Entries taken from a collection:

---+---

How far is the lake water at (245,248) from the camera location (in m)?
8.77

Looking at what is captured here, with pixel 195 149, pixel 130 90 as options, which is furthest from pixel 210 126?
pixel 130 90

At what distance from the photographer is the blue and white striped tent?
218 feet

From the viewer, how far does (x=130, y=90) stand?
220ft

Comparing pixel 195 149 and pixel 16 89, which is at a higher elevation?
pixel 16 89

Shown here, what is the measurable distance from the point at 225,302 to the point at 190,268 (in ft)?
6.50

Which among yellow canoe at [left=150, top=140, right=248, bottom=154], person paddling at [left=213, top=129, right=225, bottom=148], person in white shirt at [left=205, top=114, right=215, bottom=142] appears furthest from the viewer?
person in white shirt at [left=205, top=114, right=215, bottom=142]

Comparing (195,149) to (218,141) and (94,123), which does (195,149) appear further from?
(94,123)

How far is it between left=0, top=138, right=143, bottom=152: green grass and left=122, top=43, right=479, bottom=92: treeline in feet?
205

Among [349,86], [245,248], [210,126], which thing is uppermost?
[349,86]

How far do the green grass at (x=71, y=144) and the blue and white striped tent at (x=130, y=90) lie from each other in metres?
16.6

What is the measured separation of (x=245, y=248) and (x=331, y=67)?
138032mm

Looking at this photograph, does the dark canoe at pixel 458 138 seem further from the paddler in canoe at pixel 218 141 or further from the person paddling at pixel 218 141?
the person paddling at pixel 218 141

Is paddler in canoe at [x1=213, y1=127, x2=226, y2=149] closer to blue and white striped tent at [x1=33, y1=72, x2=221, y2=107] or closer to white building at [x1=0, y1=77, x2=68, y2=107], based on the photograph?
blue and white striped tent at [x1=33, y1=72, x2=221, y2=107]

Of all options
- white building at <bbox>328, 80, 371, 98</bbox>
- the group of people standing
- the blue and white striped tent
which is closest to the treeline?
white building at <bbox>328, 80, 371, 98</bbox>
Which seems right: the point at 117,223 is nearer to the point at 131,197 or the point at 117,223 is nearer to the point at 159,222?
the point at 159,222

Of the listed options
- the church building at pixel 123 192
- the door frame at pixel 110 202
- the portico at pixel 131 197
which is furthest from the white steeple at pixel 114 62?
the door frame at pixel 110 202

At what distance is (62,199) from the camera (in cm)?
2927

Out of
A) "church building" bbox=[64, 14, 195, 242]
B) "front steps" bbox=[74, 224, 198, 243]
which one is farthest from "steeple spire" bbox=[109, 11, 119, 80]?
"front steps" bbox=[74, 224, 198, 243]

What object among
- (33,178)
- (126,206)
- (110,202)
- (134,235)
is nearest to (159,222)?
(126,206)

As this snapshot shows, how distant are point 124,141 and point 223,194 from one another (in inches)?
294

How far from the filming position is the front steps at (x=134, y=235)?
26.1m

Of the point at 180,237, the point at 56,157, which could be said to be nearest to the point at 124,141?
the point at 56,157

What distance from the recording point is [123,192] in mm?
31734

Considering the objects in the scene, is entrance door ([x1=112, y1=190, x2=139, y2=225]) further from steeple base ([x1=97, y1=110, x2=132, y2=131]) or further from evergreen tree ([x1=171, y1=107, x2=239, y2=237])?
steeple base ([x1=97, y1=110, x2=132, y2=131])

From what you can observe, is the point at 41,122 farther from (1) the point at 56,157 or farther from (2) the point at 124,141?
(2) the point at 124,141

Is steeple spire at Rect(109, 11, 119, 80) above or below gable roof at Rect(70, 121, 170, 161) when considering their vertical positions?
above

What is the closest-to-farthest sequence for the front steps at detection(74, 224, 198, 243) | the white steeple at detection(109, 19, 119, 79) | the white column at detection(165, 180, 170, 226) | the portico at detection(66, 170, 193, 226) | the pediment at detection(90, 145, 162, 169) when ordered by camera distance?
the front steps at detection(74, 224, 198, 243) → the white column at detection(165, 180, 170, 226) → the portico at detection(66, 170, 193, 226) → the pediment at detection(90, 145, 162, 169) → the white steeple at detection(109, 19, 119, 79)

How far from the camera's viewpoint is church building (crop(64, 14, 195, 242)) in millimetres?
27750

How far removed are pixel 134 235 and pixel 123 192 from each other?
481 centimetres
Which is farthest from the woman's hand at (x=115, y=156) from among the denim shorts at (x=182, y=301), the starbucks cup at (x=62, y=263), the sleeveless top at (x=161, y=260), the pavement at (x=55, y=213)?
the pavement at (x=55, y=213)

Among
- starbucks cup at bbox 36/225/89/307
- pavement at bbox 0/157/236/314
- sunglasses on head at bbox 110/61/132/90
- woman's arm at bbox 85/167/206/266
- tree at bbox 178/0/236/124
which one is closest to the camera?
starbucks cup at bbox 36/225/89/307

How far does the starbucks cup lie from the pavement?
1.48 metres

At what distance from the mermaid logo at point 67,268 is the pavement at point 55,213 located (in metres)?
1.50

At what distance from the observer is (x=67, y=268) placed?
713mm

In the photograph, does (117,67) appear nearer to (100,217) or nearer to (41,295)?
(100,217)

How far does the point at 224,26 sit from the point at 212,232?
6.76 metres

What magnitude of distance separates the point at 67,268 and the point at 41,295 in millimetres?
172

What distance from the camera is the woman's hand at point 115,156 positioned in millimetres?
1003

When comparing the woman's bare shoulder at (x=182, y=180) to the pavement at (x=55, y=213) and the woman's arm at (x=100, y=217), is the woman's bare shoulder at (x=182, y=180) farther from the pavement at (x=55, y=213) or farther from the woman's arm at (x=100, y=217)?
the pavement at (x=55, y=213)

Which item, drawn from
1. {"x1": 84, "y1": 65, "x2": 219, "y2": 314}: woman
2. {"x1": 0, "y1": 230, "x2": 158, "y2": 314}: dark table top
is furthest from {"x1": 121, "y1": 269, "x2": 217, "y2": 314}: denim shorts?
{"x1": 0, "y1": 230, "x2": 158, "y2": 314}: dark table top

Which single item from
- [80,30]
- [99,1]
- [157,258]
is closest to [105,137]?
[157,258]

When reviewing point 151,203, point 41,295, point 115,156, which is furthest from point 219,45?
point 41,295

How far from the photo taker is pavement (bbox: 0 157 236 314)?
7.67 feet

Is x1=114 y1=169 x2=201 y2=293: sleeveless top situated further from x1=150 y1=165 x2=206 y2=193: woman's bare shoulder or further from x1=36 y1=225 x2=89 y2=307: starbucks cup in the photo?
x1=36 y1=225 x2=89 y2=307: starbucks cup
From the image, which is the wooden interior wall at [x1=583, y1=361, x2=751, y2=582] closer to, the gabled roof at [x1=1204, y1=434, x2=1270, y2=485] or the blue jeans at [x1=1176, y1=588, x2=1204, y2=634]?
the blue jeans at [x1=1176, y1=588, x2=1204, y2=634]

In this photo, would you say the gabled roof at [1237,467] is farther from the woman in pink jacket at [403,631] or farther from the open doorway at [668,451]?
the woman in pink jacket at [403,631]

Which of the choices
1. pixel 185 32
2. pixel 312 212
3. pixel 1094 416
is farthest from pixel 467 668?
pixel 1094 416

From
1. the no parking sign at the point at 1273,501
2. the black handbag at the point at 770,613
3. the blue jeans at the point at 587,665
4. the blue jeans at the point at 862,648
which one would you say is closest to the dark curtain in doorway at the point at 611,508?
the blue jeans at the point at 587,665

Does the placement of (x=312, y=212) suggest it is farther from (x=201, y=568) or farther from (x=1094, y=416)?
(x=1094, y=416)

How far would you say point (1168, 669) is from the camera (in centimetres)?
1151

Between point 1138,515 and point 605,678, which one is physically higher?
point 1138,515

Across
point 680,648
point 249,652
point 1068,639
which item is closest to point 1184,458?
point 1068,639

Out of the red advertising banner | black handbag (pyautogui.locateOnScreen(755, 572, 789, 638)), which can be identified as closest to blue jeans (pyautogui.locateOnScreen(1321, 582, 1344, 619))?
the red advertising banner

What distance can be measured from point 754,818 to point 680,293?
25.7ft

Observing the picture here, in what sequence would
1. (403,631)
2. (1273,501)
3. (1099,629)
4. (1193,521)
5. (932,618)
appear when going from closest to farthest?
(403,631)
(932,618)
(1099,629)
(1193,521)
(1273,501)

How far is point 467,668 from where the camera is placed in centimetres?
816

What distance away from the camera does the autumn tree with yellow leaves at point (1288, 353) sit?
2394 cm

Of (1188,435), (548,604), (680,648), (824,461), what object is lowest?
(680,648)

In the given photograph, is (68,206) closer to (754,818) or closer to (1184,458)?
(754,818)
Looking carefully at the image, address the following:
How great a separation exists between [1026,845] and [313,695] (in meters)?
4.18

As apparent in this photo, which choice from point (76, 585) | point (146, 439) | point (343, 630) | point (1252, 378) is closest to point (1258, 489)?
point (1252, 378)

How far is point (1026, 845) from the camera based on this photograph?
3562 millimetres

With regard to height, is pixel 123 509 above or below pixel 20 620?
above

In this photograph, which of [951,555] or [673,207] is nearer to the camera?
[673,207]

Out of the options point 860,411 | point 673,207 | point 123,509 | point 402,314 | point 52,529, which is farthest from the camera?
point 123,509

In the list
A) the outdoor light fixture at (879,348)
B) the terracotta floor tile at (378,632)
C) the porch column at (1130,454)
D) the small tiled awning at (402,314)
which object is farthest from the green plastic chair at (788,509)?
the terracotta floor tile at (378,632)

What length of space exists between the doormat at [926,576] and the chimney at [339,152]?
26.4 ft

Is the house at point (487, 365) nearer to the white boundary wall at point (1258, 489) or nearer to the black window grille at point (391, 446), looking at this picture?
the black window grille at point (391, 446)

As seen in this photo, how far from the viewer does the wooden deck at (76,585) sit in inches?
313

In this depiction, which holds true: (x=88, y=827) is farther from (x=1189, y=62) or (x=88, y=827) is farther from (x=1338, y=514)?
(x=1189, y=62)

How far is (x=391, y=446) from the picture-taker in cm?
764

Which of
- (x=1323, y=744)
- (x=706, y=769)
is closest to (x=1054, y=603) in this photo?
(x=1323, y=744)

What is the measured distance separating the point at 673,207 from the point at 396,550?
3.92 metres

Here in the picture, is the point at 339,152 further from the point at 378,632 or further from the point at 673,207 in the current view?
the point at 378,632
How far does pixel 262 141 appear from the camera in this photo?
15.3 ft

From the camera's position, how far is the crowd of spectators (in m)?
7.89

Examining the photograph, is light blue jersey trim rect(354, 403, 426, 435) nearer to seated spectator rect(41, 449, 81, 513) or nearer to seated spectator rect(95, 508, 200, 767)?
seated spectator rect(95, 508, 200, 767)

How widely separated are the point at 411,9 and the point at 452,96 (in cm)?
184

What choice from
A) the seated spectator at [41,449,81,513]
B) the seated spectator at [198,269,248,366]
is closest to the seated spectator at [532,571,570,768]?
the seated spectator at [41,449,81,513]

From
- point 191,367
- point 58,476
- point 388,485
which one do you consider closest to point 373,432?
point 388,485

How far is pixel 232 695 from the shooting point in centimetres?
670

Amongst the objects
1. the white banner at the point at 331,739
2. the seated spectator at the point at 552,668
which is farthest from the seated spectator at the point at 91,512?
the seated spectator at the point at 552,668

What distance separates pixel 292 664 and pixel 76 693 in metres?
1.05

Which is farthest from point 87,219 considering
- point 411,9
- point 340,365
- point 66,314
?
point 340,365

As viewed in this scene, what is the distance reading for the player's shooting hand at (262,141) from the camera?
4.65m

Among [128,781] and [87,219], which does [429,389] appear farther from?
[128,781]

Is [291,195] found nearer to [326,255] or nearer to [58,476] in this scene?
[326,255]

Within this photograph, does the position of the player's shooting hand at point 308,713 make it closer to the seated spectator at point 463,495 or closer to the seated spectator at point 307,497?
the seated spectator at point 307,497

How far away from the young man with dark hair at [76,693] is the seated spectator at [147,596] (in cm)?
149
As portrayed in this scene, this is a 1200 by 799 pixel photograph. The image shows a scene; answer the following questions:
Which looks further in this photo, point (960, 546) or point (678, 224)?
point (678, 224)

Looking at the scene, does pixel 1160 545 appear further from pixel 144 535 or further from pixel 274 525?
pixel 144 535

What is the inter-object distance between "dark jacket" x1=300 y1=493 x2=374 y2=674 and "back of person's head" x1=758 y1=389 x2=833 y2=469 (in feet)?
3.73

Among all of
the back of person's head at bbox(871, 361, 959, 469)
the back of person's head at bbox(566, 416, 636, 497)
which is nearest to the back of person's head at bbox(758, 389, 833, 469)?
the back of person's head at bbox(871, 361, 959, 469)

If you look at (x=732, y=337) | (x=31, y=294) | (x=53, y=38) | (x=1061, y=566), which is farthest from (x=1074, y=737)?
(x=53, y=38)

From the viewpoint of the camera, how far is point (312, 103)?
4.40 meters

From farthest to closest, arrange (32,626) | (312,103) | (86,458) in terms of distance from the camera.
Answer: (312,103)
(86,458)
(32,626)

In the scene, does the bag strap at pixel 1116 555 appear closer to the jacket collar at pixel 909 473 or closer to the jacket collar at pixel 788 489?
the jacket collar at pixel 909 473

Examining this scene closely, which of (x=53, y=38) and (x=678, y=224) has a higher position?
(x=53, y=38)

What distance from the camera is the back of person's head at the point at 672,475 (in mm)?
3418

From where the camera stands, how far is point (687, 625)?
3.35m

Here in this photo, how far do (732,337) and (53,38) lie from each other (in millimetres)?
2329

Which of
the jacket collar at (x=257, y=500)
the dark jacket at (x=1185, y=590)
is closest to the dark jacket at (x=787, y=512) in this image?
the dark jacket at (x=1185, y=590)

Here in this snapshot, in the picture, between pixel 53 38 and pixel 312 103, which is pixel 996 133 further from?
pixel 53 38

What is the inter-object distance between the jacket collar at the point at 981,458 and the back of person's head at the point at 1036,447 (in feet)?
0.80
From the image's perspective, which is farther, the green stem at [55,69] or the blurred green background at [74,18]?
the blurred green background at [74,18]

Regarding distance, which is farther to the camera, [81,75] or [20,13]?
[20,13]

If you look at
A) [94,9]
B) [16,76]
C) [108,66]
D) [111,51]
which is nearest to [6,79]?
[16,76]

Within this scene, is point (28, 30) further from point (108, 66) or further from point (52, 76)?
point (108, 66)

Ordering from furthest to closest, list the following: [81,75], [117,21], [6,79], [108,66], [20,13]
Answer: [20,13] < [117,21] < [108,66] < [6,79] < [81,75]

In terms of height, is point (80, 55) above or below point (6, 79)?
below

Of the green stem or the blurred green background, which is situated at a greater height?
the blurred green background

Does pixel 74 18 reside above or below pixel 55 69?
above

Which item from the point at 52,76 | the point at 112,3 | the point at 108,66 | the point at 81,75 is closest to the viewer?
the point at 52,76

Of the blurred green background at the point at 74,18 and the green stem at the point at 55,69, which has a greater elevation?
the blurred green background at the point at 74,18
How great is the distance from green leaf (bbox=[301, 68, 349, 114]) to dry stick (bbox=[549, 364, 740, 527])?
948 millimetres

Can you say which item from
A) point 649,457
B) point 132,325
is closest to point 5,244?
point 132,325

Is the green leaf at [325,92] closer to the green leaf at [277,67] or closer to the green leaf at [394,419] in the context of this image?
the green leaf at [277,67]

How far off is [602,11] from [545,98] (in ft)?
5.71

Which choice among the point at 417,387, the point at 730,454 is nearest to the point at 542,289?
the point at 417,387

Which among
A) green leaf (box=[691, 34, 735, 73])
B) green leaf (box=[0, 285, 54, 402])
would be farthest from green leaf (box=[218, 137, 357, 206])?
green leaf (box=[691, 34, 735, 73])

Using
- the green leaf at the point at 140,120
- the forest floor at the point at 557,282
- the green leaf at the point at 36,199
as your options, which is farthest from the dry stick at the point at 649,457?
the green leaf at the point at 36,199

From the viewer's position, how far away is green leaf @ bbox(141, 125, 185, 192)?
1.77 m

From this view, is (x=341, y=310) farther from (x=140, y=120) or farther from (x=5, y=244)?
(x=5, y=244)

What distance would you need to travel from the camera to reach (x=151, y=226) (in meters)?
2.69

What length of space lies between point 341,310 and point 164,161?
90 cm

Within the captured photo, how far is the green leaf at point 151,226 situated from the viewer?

---+---

# GIVEN PROBLEM
Starting with the line that contains "From the viewer's", write out each line through the end of the listing, exactly as it appears, and include nothing else.

# FINAL ANSWER
From the viewer's position, how far away is green leaf @ bbox(141, 125, 185, 192)?
1.77 m

From this view, is (x=341, y=310) farther from (x=140, y=120) or farther from (x=5, y=244)?
(x=5, y=244)

What distance would you need to travel from the camera to reach (x=151, y=226) (in meters)?
2.69

What length of space lies between point 341,310 and point 164,161?
90 cm

Within the captured photo, how far is the green leaf at point 151,226 situated from the viewer?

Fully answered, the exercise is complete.